Caso mai è questo l’errore da non ripetere: la scelta della squadra. Qui i due partiti, ma soprattutto il Pd, si giocano tutto. Soprattutto l’eventualità di non riconsegnare il paese alla Lega e al centrodestra quando, prima o poi, si tornerà a votare. Checché se ne dica aggrappandosi ad ogni sofismo il governo giallorosso è assai poco rappresentativo dell’attuale animo, o forse bisognerebbe parlare di pancia, dell’Italia. Solo con un’azione davvero di cambiamento e non con le ciance già sentite, con le riforme possibili in tema di fisco, giustizia, burocrazia, ambiente e senza sbattere la porta in faccia al Nord sul tema dell’autonomia che non è solo un tema leghista, anzi, si riuscirà forse a cambiare l’orientamento di un voto che è mobile come la donna di Giuseppe Verdi.

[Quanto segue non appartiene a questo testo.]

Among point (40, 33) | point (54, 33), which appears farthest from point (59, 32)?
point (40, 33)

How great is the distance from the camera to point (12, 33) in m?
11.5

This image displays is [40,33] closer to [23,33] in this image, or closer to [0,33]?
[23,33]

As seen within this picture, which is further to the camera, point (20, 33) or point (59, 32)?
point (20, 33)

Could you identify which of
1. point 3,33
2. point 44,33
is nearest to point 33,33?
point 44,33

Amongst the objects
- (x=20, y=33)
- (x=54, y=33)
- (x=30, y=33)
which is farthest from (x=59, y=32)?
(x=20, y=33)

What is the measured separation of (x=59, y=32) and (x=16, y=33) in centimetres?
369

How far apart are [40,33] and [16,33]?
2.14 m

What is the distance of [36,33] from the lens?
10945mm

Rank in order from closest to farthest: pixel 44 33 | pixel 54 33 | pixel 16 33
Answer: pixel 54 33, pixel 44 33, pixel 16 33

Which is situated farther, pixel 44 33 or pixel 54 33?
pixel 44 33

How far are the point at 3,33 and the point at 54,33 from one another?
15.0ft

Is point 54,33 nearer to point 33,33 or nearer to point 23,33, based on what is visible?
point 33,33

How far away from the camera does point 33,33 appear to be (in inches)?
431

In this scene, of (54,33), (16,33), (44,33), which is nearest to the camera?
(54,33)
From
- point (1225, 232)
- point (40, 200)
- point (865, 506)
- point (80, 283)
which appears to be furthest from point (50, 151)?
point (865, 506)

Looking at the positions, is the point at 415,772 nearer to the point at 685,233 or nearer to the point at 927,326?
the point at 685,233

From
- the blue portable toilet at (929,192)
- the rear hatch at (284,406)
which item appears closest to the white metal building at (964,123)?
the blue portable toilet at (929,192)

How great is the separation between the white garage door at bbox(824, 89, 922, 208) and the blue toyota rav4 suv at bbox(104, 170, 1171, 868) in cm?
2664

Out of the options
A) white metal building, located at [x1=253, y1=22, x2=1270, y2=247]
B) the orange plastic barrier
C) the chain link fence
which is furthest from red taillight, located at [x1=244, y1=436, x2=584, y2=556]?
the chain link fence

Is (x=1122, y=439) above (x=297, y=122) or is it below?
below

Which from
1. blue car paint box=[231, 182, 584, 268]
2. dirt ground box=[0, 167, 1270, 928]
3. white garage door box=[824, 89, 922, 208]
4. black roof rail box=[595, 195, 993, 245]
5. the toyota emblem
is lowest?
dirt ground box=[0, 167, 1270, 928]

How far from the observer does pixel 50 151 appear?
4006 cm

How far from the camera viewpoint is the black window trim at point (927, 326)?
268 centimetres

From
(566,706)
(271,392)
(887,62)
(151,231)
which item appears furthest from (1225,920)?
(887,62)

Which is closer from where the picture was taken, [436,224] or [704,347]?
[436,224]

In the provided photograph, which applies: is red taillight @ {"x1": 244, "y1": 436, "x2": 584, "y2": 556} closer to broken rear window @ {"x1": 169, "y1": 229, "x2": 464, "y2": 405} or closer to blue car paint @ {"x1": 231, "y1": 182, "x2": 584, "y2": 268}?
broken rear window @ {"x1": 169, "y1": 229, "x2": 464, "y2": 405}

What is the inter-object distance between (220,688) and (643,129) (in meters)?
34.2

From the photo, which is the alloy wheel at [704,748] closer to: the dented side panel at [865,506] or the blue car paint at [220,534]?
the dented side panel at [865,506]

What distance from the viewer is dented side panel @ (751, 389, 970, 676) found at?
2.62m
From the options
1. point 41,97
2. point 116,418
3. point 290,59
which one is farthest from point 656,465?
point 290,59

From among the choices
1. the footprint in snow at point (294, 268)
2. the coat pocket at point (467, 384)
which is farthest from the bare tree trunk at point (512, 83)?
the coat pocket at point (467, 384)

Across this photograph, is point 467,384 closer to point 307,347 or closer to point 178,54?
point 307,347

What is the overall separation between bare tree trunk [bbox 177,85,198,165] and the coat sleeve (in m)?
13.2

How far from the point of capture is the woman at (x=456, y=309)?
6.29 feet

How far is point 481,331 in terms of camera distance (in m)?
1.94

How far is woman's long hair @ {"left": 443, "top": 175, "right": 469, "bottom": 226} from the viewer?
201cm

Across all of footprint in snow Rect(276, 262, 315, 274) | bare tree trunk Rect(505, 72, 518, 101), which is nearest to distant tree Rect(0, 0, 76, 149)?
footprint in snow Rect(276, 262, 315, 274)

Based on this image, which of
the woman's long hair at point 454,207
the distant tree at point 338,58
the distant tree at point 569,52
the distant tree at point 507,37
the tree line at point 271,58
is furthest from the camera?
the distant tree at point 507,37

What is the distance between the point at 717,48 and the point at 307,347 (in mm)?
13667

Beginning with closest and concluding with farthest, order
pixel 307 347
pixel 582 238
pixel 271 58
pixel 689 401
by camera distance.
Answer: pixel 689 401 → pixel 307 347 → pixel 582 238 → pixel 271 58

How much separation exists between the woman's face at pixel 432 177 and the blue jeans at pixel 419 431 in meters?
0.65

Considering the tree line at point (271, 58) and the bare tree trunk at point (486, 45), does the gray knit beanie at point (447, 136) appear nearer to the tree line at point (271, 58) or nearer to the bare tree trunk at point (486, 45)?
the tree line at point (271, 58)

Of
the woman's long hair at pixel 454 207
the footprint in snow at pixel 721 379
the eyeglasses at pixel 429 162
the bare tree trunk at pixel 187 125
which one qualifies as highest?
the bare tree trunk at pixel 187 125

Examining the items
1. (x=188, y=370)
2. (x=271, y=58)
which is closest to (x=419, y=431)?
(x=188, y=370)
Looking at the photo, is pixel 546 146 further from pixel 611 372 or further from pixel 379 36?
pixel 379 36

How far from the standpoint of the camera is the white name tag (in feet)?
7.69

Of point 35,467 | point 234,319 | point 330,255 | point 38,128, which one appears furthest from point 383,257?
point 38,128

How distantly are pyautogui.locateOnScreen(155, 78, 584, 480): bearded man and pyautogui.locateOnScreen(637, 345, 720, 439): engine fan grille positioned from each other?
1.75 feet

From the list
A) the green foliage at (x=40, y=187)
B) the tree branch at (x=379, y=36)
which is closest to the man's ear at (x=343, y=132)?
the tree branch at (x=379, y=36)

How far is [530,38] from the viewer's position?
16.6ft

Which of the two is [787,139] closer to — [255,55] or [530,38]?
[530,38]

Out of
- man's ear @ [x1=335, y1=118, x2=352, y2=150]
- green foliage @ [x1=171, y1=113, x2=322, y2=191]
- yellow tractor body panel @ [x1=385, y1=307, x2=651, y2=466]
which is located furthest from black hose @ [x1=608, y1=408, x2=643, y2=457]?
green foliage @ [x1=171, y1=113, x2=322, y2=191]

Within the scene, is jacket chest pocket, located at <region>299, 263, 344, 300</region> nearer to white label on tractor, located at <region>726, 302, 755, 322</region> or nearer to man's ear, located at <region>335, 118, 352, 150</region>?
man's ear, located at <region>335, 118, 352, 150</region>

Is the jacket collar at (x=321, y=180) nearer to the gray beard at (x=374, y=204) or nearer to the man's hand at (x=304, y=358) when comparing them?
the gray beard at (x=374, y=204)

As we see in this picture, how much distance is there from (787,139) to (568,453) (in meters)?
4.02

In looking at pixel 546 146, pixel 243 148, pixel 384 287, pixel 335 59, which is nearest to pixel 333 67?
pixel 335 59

Per ora, se nascerà, questo esecutivo è solo un frangiflutti per evitare le elezioni e isolare l’ingombrante Capitano. D’altra parte, nella speranza che il geniale autore della saga sulla crisi, abbia previsto questo finale, e non è scontato visto che i colpi scena di susseguono, non sarebbe poi una sorpresa che alla fine Giggino e il fratello del commissario Montalbano si rassegnino a un accordo che per i noti motivi chiamati Dibba, Casaleggio e Renzi da una parte e dall’altra, non li entusiasma. La soluzione delle urne, ora, per il Pd equivarebbe a un mezzo suicidio politico. Un conto andare in cabina con l’esecutivo gialloverde imploso e impostare la campagna elettorale sul suo fallimento, altro mettere le croci sulle schede dopo aver dato l’impressione di cercare un’intesa a tutti i costi con il vecchio nemico e neppure esserci riusciti.
Dalla parte dei grillini, si sa. Le elezioni sarebbero una cura dimagrante come quella del Gino Bramieri di “Cinquanta chili fa” (chissà perché questa crisi richiama sempre il varietà) ma il ritorno di fiamma con Salvini, seppure invocato da buona parte dei pentastellati e seppure con Di Maio a palazzo Chigi, una situazione ingestibile.
Adesso tanti auguri. Perché il sospiro di sollievo per lo scampato pericolo elettorale ha il fiato cortissimo. Ben altri perigli attendono questo governo eventuale: a partire da una legge di bilancio da costruire in epoca di recessione e da un’opposizione che, a questo punto Salvini, se riuscirà a restare a galla, condurrà senza respiro e senza quartiere in Parlamento e soprattutto nelle piazze. In questo senso un’eventuale abolizione del “sicurezza bis” potrebbe addirittura aiutarlo. Scherzi a parte, se accordo ci sarà, sotto con il programma e la squadra. Fateci vedere facce nuove e, possibilmente, credibili. Per ricicciare i vecchi arnesi della politica ci sarà tempo più avanti.